(Questions on the material):
1) In the forum post about Western Digital TLER and RAID, what was the array mostly used for?
2) Pick up the forum post about Western Digital drives dropping out of a RAID array and keep writing from its last sentence.

(Reading passage):
+++

Western Digital Time-Limited Error Recovery (TLER) with RAID and SE, SE16, GP Models

JakFrost

Limp Gawd
Joined
Dec 2, 2005
Messages
241
Just wanted to write up my experiences with my RAID problems.

I have four of the Western Digital Caviar SE16 500 GB WD5000AAKS 16 MB SATA-II 300 MB/s hard drive models. Previously I had them configured in a 2.0 TB (1.5 TB usable) array on my Silicon Image 3114 PCI SATA-I 150 MB/s RAID 0,1,5 Onboard Controller with firmware 5.4.03. One day I lost came home to find that 3 drivers dropped out of the array and only 1 drive was left and that the array was destroyed. Luckily the array was used mostly for archive storage for videos that I routinely backed up to DVD's so I didn't lose any data. (I presume that only the one drive that was left in the array was the cause of the problem, timing out too long while doing error recovery on a bad sector, that actually caused the other 3 drives from being dropped, instead of vice versa as it should have happened.)

+++

(Entries supplied):
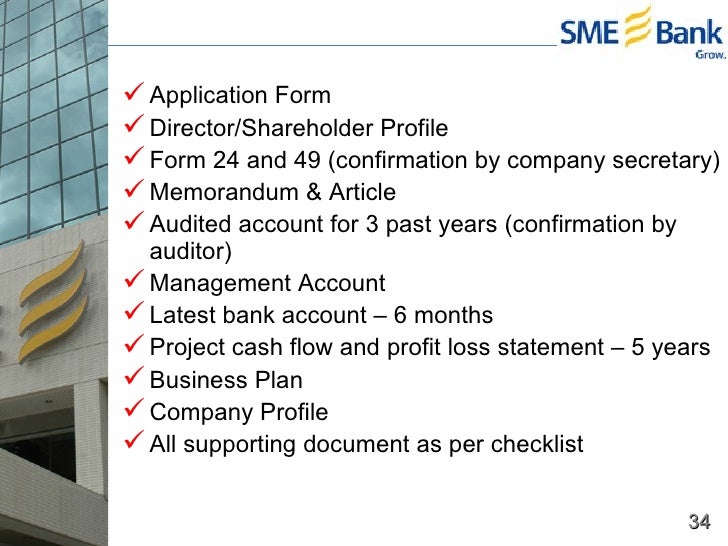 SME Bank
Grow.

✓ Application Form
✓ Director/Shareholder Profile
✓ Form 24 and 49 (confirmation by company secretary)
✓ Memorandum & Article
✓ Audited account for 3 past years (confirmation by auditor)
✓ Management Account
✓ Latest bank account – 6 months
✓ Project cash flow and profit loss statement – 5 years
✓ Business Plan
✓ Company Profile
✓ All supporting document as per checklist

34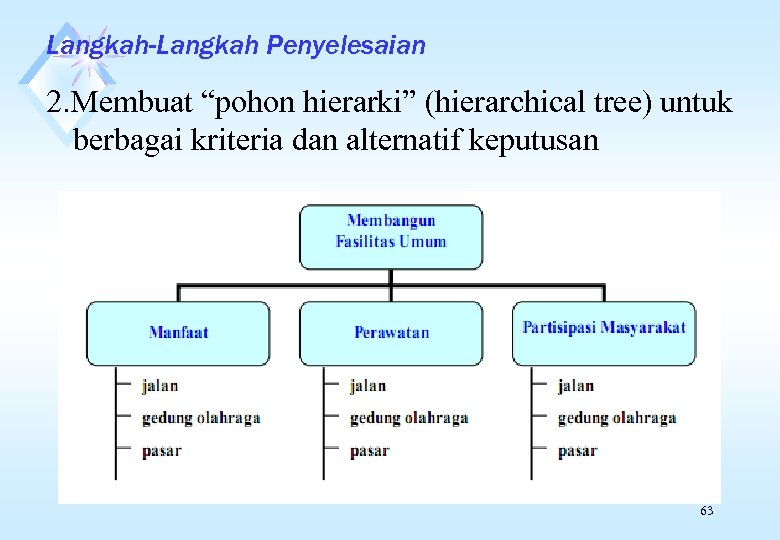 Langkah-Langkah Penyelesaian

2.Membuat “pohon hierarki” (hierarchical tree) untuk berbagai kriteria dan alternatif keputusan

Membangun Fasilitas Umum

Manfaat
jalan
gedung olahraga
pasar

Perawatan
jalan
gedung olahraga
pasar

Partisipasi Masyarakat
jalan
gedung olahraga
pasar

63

+++

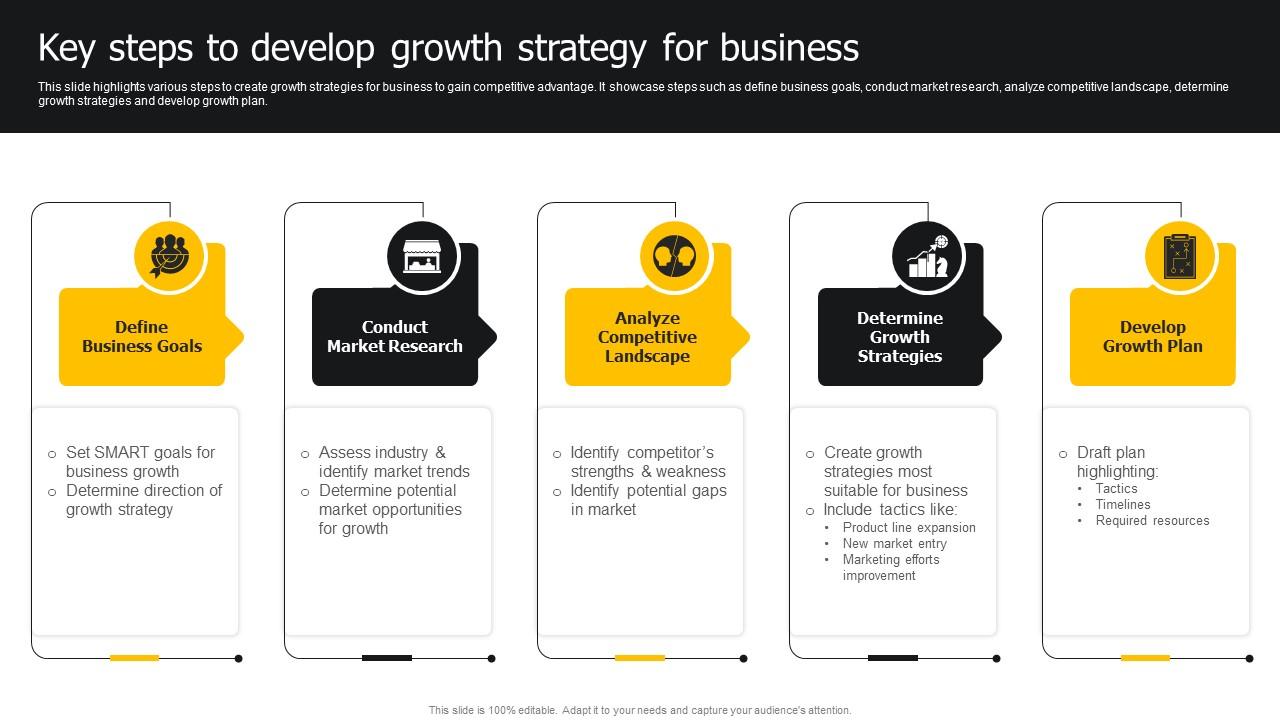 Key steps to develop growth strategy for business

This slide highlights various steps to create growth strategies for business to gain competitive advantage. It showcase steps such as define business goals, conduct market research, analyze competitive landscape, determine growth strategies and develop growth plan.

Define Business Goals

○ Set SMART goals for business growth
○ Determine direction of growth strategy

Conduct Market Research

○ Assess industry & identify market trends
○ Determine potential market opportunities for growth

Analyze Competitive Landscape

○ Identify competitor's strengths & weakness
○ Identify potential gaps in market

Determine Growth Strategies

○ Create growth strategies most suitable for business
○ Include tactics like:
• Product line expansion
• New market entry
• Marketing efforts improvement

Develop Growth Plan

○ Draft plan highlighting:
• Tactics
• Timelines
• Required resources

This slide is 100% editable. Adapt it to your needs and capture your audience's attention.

+++

(Written answers):
1) Archive storage for videos that were routinely backed up to DVD.

2)
None of the utilities that Silicon Image provides were able to restore the array from the other 3 drives, even though the drives that dropped should have been able to be brought online as an array and the single drive left in the array should have been able to be brought back in and rebuilt. I e-mailed the vendor with a complete case report and all details but nobody responded. An understandable experience with a second-rate foreign vendor that mostly supplies motherboard manufacturers with crappy software RAID chips. (The array while it was operational for many months was dog slow because it was software RAID5 and the parity calculations were interrupting the CPU constantly on every write making my system slow and unresponsive any time I would perform any extended writes to the array. Learned my lesson to never use Silicon Image PCI based software RAID5 and recommend against these chips now to everyone.)

After that experience I took my drives off the cheap Silicon Image controller and made a nVidia RAID1 (mirror) array with 2 x 500 GB and then took the other two drives to be used for external storage for on-site and off-site storage drives. A few months back I came back home to find that one of the drives in the new array with an Error status. After rebooting the system and re-adding the drive to the array everything worked fine without any errors. Last week the same thing happened again and the drive dropped from the array again. I re-added it and no errors were found and the array is running again.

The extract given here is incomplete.